| Problem details |
Quote the records below verbatim, from the line with "From the image's" to the line with "By how much", both lines included. Leave the pictures out.
## BEGIN
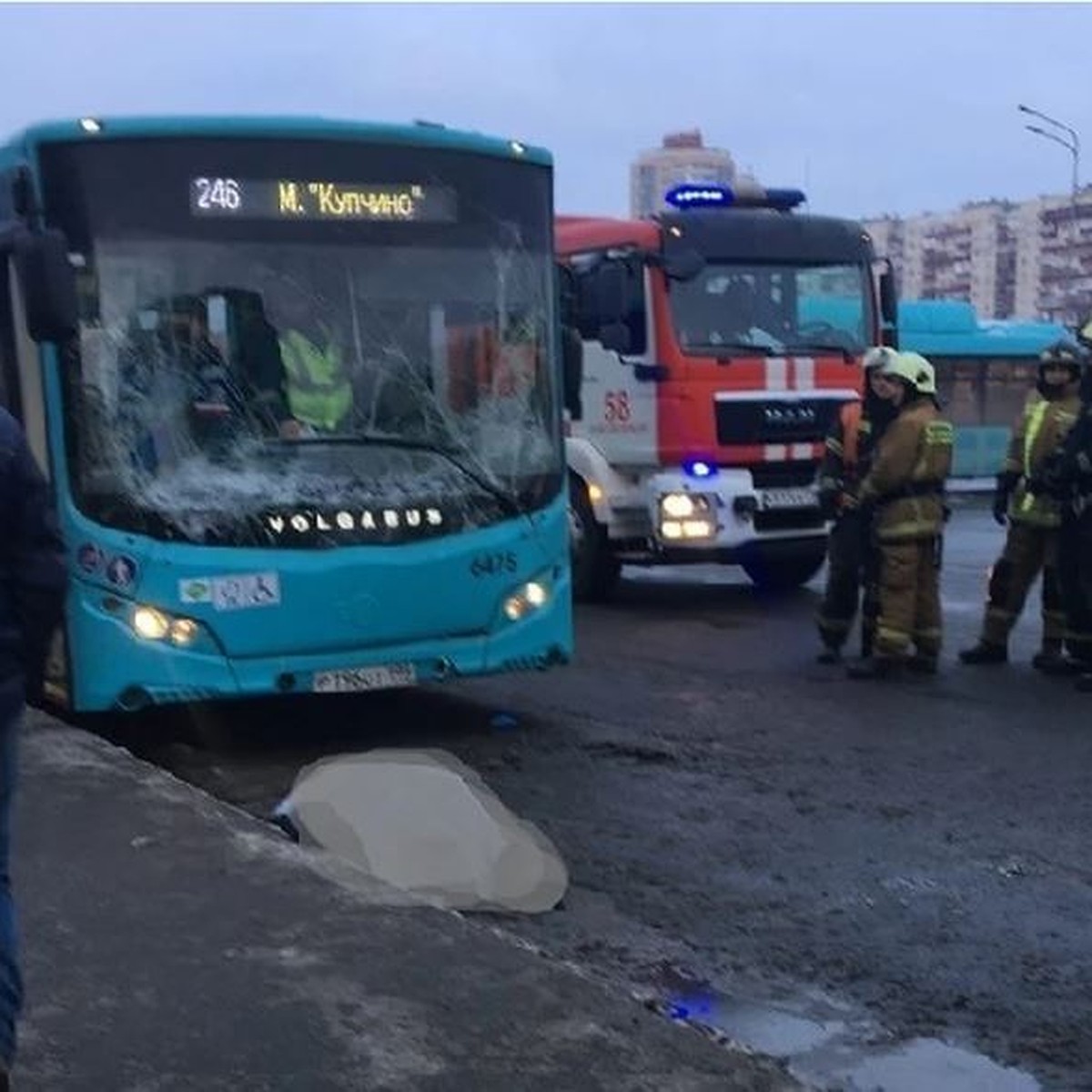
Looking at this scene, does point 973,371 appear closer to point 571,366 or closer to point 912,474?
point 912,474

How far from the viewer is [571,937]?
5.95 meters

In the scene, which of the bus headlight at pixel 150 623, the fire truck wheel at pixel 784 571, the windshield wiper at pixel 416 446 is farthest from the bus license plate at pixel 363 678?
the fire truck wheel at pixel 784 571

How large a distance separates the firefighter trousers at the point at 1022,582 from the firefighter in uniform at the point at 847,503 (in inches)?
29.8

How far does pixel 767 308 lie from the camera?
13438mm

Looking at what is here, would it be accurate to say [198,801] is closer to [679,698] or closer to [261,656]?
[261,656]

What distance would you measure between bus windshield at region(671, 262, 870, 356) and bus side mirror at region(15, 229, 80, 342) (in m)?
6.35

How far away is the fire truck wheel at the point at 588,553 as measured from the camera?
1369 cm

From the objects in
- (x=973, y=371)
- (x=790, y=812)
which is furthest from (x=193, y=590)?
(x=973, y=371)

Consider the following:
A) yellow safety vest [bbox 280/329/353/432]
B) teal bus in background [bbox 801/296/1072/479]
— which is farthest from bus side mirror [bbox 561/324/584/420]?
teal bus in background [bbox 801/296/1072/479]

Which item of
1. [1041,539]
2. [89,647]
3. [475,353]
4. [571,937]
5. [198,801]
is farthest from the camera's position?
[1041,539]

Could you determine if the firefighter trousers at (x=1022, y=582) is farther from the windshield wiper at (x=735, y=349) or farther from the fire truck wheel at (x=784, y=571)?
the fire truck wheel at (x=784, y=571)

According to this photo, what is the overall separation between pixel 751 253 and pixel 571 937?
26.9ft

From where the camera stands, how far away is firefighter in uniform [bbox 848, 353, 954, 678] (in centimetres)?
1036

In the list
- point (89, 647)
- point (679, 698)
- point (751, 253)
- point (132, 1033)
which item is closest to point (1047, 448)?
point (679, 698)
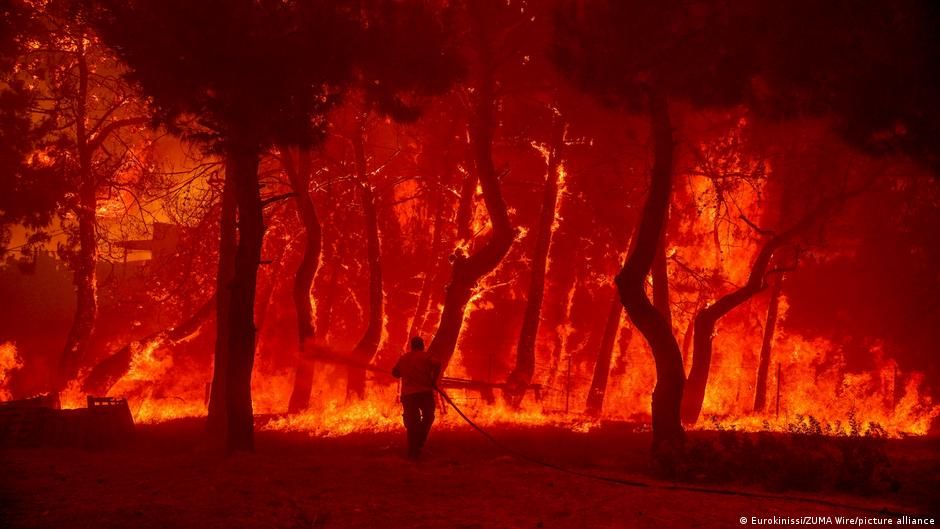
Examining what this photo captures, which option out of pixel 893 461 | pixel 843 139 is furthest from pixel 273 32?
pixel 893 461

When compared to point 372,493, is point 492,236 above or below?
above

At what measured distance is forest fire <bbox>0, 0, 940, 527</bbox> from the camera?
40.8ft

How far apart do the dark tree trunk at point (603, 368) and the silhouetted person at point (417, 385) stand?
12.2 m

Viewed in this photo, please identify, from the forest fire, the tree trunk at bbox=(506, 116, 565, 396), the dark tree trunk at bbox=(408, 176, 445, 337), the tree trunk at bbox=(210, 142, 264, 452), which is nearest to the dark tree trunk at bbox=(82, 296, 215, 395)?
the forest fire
## END
## BEGIN
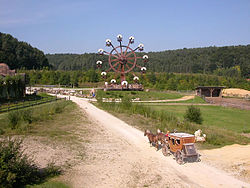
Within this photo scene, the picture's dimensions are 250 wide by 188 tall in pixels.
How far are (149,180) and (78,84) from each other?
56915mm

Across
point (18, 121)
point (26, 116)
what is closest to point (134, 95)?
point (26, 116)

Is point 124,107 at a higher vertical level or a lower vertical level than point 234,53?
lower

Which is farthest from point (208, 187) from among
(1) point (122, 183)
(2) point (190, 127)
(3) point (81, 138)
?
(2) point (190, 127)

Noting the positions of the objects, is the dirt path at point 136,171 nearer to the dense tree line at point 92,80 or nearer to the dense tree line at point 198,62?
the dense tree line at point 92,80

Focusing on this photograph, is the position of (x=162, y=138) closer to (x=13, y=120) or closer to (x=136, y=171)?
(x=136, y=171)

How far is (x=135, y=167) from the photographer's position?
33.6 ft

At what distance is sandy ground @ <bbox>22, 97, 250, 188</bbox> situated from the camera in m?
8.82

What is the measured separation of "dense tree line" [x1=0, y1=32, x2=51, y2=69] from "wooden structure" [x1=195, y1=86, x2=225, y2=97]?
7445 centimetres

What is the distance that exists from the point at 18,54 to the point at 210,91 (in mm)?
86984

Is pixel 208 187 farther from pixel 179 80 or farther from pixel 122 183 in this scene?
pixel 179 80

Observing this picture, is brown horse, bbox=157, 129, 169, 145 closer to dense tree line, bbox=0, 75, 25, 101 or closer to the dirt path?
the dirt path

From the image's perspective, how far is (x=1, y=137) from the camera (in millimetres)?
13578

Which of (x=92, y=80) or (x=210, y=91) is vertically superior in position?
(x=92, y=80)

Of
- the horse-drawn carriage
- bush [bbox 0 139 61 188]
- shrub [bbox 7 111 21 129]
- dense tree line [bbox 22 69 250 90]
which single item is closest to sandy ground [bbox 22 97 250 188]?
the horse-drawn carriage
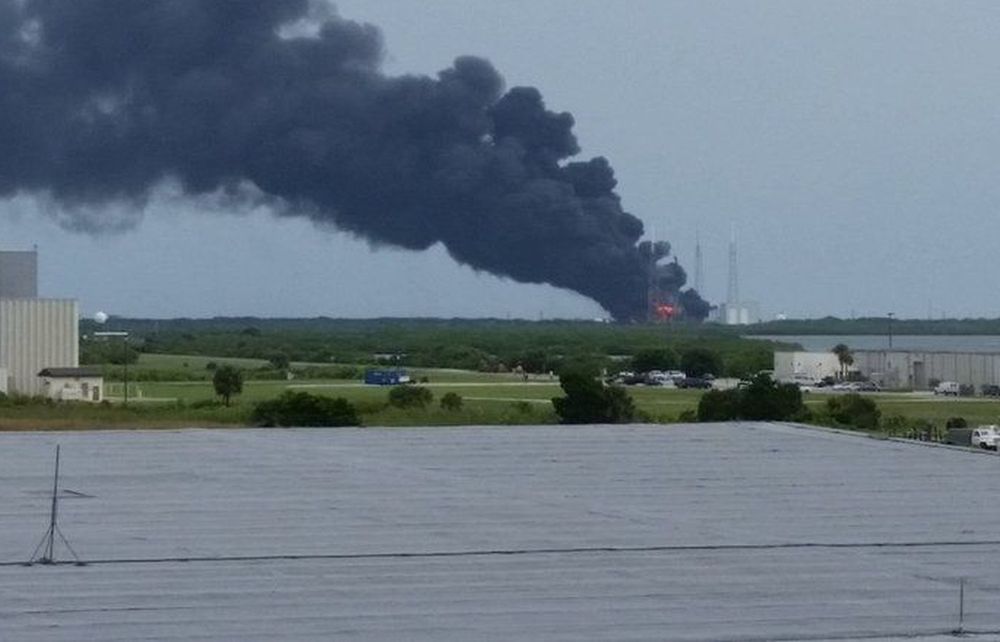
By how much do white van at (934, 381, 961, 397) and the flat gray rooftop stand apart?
## END
| The reply |
From the image's perspective, how far is (x=1, y=137) from the camera (in millimetres)?
13578

Which of (x=92, y=80) or (x=210, y=91) is vertically superior in position?
(x=92, y=80)

Of
- the horse-drawn carriage
- bush [bbox 0 139 61 188]
- shrub [bbox 7 111 21 129]
- dense tree line [bbox 22 69 250 90]
which single item is closest to sandy ground [bbox 22 97 250 188]?
the horse-drawn carriage
By how much do white van at (934, 381, 961, 397) and the flat gray rooftop stand apart?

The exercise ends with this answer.